The Whaling Controversy: Harpooning the Gordian Knot

A 'cockroach of the sea' breaches in the Pacific Ocean - whether it will be visited by whalers or whale watchers is an open question

On December 26, the Government of Japan informed the International Whaling Commission of its intent to withdraw from the organization. It chose to remove itself in order to resume commercial harvesting of baleen whales — large, plankton-eating whale species whose killing is prohibited by an IWC moratorium imposed in 1986. It was a decision that was bound to cause a backlash. In the hopes of softening it, Japan simultaneously announced that it would permanently end the hunting of whales in areas surrounding Antarctica, an activity it had carried out for years in the name of research and which was opposed by the Australian government and anti-whaling groups.
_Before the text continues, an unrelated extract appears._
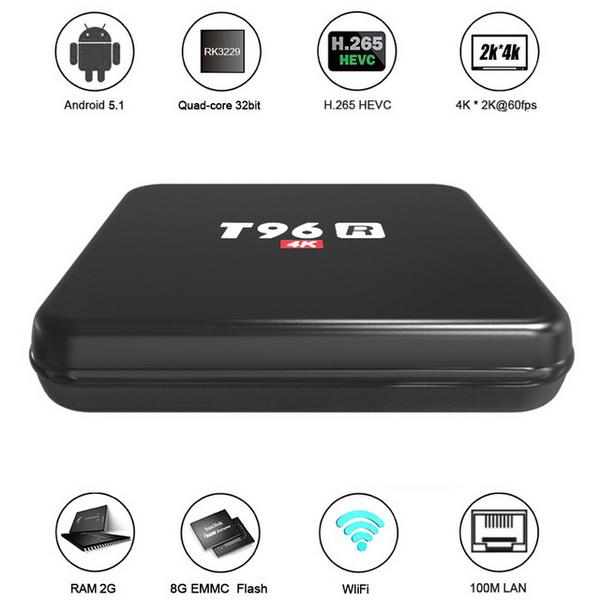 T96R TV Box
Japan said its resumed commercial baleen whale hunts — specifically for sei, Bryde’s and minke whales — would be restricted to waters near Japan, inside the country’s maritime economic exclusion zone (EEZ). Given Japanese consumers’ weak demand for whale meat, whether this will be an economic boon for Japan’s whalers or a death knell is another question.
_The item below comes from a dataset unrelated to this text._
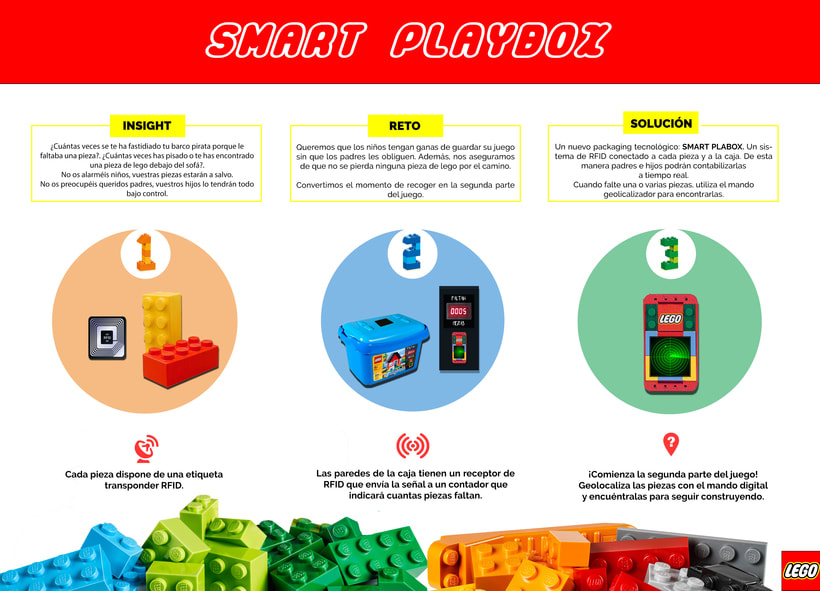 """Lego Smart Playbox: """"una nueva forma de jugar"""" -1"""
Reaction to Japan’s decision was split. The New Zealand and Australian governments both protested the resumption of commercial baleen whale killing, which is scheduled to start on July 1 this year. The Australian government had to admit, however, that its longstanding demand for a whale sanctuary in the Southern Ocean had been met. Greenpeace, the international NGO whose 1970s call to battle, “Save the Whales!” found its apotheosis in the imposition of the 1986 IWC moratorium, found nothing to like in Japan’s announcement. Yet the more radical Sea Shepherd Society, which had traded blows and lost ships in direct confrontations with Japanese research whaling expeditions in the Southern Ocean, declared victory.

On the broader politics, liberal internationalist scholars and commentators lamented what they saw as parallels between Japan’s action and the withdrawals of the Donald Trump administration from the Paris Accord on climate change and the INF Treaty, or even Japan’s withdrawal in 1933 from the League of Nations. The action, they said, damaged Japan’s and Prime Minister Shinzo Abe’s claims to be staunch supporters of the post-1945 liberal world order in a time of rancid unilateralism. But Japanese commentators and editorialists by and large praised the GOJ’s decision, as the IWC has long been portrayed in Japan as an intergovernmental organization gone bad, its offices captured and mission distorted by NGOs with anti-whaling agendas.

The fight over the resumption of commercial whaling is riddled with hypocrisy and opportunism

The fight over the resumption of commercial whaling is riddled with hypocrisy and opportunism. The 1986 moratorium on commercial whaling has been never been as total as NGOs and certain governments claimed. Japan’s coastal commercial whaling industry never closed down; its harpooners merely shifted out of hunting large baleen whales into hunting smaller, toothed whales. Japan continued to hunt whales in the Southern Ocean and the north Pacific under the name of research — an approach that suffered a severe blow in 2015 when the International Court of Justice ruled against the Japanese program, questioning its scientific and legal basis.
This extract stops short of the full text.